• Tâche 1:
D'après la page sur Benjamin Perrin, depuis quelle année est-il l'auteur de la newsletter Plumes With Attitude ?

• Page:
* * *

C’est LA question qu’on reçoit le plus souvent.
Pour vous répondre, nous nous sommes invitées dans un nouveau bureau, celui de Benjamin Perrin, UX writer freelance.
Benjamin est un créateur et UX writer indépendant passé par la conception-rédaction. Il a travaillé en start-up, en association, et surtout en freelance, pour des entreprises comme Comet, Chance, Betagouv, Creatis ou encore Deezer. Depuis 2019, il est l’auteur de Plumes With Attitude (on vous la conseille fortement !), une newsletter long format dans laquelle il interviewe des personnalités sur leurs écrits et sujets de prédilection. Des voix connues comme Salomé Saqué, Geoffroy de Lagasnerie et Timothée Parrique y côtoient des plumes émergentes comme Margaux Cassan et Sixtine Dano, mais aussi des activistes, des chercheurs, et plein de profils fascinants. À côté de ses activités d’écriture, il a un collectif de DJs et écume les salles obscures comme les salles d’escalade.
On vous laisse en apprendre un peu plus sur lui et son quotidien de freelance.

* * *

• Entrées listées:
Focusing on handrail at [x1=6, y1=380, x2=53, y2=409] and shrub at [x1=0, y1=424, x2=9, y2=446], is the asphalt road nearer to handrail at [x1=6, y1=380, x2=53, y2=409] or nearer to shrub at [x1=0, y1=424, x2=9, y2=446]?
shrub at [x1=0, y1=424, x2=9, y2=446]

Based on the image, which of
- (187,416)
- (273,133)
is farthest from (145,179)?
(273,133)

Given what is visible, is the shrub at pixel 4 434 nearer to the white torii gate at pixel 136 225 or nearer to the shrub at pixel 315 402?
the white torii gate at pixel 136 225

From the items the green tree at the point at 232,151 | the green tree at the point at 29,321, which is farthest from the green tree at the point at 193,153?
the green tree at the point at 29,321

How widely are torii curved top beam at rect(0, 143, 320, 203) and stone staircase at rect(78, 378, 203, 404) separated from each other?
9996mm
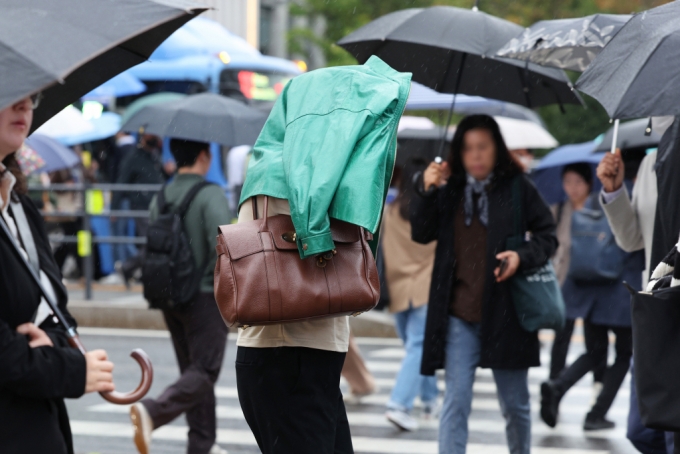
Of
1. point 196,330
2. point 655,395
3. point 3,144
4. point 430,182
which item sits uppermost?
point 3,144

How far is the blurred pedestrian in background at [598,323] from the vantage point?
7352mm

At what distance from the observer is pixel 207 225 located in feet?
19.9

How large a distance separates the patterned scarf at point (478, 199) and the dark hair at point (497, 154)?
0.04 metres

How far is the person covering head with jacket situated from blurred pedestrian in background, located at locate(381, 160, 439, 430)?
373 centimetres

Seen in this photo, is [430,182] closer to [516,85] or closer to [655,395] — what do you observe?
[516,85]

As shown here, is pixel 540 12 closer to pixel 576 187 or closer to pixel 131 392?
pixel 576 187

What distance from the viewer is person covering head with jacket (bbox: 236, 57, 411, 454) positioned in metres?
3.36

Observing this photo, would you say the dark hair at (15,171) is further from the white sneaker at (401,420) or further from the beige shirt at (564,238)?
the beige shirt at (564,238)

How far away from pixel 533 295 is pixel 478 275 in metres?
0.30

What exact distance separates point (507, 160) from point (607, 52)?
57.2 inches

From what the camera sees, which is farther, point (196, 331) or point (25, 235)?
point (196, 331)

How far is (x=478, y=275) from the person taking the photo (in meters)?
5.30

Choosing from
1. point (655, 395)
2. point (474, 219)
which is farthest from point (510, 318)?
point (655, 395)

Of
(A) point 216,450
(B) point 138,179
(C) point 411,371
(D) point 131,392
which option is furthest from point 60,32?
(B) point 138,179
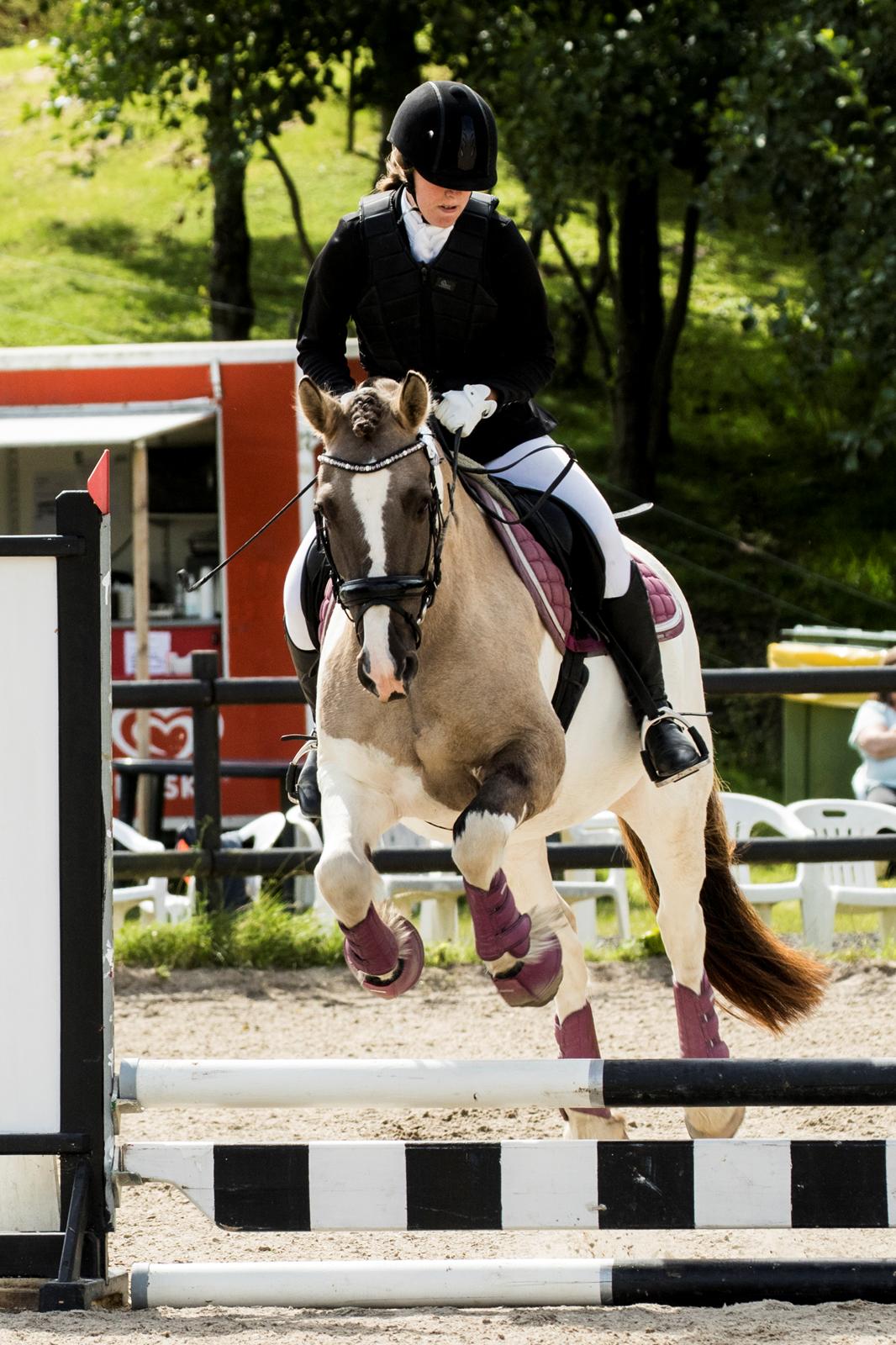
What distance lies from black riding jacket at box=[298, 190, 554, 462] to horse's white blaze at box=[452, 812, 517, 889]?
1.08 metres

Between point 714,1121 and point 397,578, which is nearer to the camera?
point 397,578

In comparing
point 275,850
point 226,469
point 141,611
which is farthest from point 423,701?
point 226,469

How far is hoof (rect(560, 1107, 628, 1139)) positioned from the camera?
14.0 ft

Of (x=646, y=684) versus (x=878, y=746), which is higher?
(x=646, y=684)

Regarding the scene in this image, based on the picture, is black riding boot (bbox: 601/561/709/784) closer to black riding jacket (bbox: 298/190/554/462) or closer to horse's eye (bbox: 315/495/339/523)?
black riding jacket (bbox: 298/190/554/462)

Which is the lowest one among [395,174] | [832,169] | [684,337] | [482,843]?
[482,843]

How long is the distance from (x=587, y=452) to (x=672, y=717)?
15839mm

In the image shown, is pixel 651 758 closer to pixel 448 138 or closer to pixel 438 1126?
pixel 438 1126

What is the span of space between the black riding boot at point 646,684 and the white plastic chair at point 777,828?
3092mm

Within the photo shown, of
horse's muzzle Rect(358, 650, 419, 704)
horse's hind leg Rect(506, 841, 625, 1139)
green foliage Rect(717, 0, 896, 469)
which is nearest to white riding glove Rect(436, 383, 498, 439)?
horse's muzzle Rect(358, 650, 419, 704)

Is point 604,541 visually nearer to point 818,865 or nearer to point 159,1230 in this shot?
point 159,1230

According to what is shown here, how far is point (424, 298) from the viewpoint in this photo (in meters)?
3.71

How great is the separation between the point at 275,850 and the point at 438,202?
406cm

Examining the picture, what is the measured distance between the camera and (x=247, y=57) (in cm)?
1625
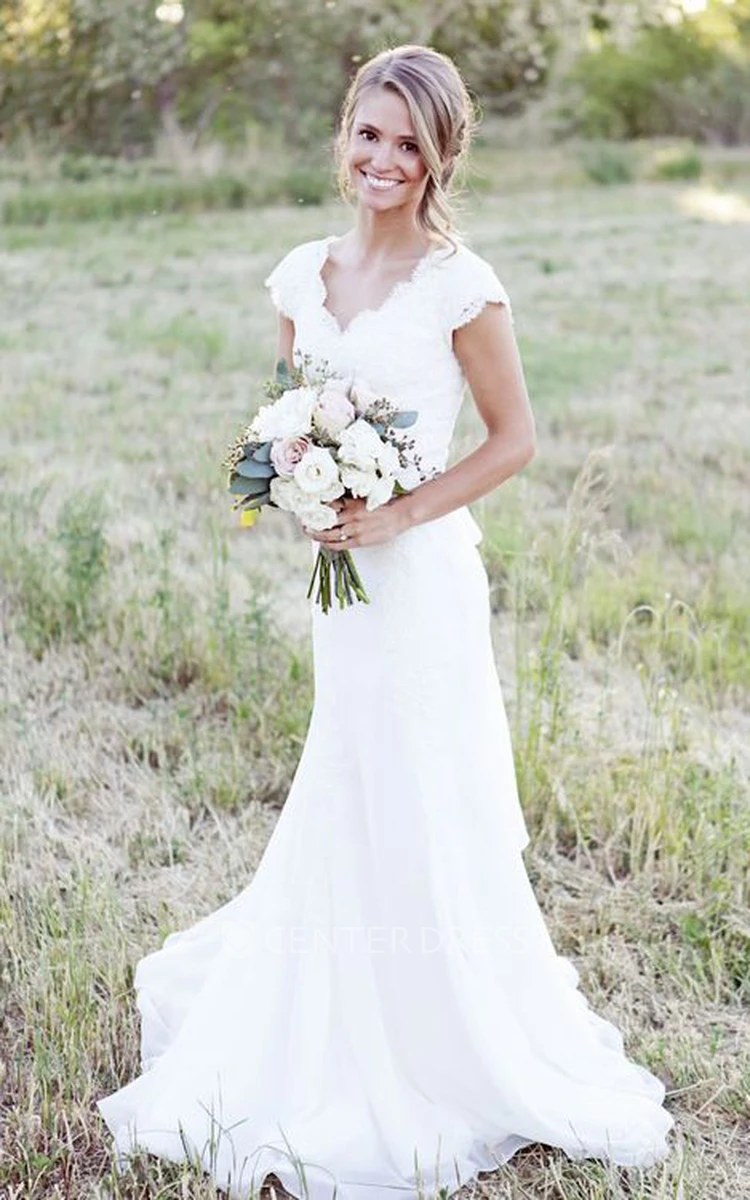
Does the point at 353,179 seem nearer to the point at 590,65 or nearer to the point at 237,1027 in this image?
the point at 237,1027

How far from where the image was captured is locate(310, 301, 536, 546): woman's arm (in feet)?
9.46

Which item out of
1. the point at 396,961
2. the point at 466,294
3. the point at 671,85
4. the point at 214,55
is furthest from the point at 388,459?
the point at 671,85

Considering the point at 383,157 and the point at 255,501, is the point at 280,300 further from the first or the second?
the point at 255,501

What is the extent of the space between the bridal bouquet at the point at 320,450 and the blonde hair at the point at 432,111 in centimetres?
42

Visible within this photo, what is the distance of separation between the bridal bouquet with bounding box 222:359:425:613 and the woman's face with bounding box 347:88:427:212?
0.39 metres

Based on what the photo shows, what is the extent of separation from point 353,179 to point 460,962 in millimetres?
1662

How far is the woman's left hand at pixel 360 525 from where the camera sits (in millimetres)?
2834

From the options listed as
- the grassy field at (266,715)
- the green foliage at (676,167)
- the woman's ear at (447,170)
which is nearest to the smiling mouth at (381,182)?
the woman's ear at (447,170)

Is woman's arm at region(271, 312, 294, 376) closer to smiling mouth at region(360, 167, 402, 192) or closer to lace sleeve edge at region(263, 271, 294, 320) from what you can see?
lace sleeve edge at region(263, 271, 294, 320)

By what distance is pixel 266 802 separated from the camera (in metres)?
4.69

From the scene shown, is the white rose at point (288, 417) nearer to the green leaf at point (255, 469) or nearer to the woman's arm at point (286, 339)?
the green leaf at point (255, 469)

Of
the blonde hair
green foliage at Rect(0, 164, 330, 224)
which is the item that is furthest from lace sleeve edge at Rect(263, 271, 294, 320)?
green foliage at Rect(0, 164, 330, 224)

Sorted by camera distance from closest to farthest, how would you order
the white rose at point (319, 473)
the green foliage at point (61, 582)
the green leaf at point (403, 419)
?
the white rose at point (319, 473) → the green leaf at point (403, 419) → the green foliage at point (61, 582)

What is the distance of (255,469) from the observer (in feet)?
9.21
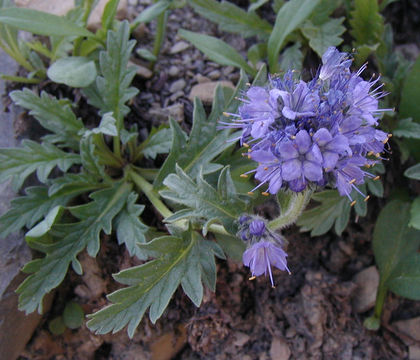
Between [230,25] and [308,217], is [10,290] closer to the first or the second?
[308,217]

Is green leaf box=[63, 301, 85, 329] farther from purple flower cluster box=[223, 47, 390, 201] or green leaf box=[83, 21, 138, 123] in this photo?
purple flower cluster box=[223, 47, 390, 201]

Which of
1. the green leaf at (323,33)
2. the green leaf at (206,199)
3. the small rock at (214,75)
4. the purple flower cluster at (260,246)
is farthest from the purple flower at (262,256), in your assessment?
the small rock at (214,75)

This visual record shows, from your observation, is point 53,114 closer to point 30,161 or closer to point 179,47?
point 30,161

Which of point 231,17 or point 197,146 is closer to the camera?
point 197,146

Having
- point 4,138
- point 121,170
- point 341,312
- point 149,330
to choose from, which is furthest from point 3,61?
point 341,312

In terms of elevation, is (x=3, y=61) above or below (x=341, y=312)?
above

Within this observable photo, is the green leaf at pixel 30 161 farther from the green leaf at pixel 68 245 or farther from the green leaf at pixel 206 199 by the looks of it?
the green leaf at pixel 206 199

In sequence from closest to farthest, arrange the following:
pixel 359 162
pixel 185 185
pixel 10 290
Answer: pixel 359 162 < pixel 185 185 < pixel 10 290

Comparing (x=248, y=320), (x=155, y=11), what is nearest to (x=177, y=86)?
(x=155, y=11)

* * *

• Tâche 2:
Dans les entrées, recopiez mot pour mot les lignes qui vont de celle contenant « From the options listed as » jusqu'à celle contenant « the white rose at point (319, 473) → », ces deux lignes comprises.

• Réponse 1:
Depuis 2019.

• Réponse 2:
From the options listed as
- the grassy field at (266,715)
- the green foliage at (676,167)
- the woman's ear at (447,170)
which is nearest to the smiling mouth at (381,182)?
the woman's ear at (447,170)

Is woman's arm at region(271, 312, 294, 376) closer to smiling mouth at region(360, 167, 402, 192) or closer to lace sleeve edge at region(263, 271, 294, 320) from what you can see?
lace sleeve edge at region(263, 271, 294, 320)

By what distance is pixel 266 802 separated from the camera (in metres)?
4.69

From the scene shown, is the white rose at point (288, 417) nearer to the green leaf at point (255, 469) or nearer to the woman's arm at point (286, 339)?
the green leaf at point (255, 469)

Of
the blonde hair
green foliage at Rect(0, 164, 330, 224)
which is the item that is furthest from lace sleeve edge at Rect(263, 271, 294, 320)?
green foliage at Rect(0, 164, 330, 224)

Sorted by camera distance from closest to farthest, how would you order
the white rose at point (319, 473)
the green foliage at point (61, 582)
the green leaf at point (403, 419)
?
the white rose at point (319, 473) → the green leaf at point (403, 419) → the green foliage at point (61, 582)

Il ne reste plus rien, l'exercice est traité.